Collected data

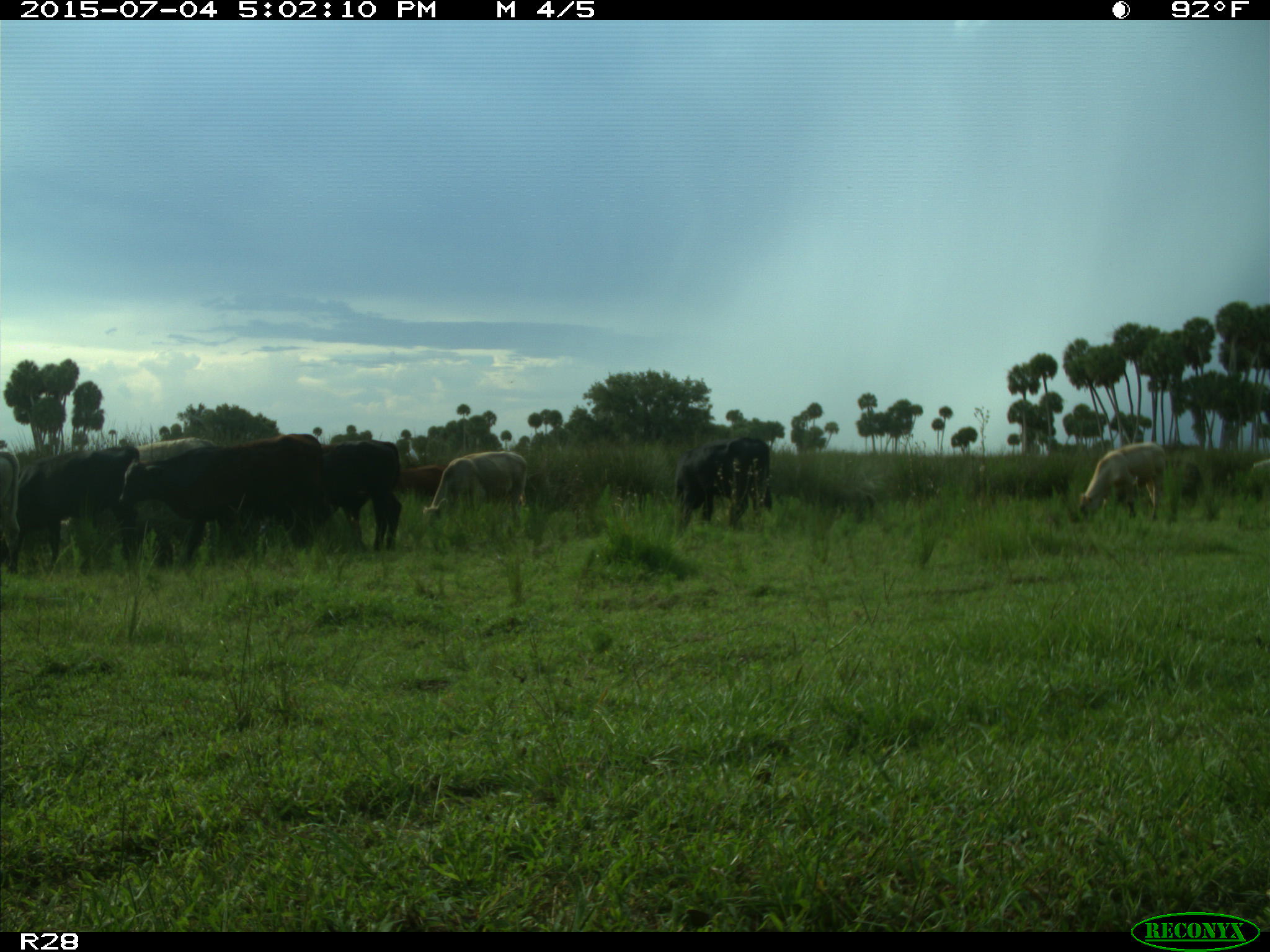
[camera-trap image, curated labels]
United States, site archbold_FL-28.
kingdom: Animalia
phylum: Chordata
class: Mammalia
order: Artiodactyla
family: Bovidae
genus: Bos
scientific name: Bos taurus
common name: domestic cow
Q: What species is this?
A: Bos taurus (domestic cow).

What is being asked
Starting at the line that contains "United States, site archbold_FL-28.", retype every line through the end of the records exactly, and nothing else.

The answer
United States, site archbold_FL-28.
kingdom: Animalia
phylum: Chordata
class: Mammalia
order: Artiodactyla
family: Bovidae
genus: Bos
scientific name: Bos taurus
common name: domestic cow
Q: What species is this?
A: Bos taurus (domestic cow).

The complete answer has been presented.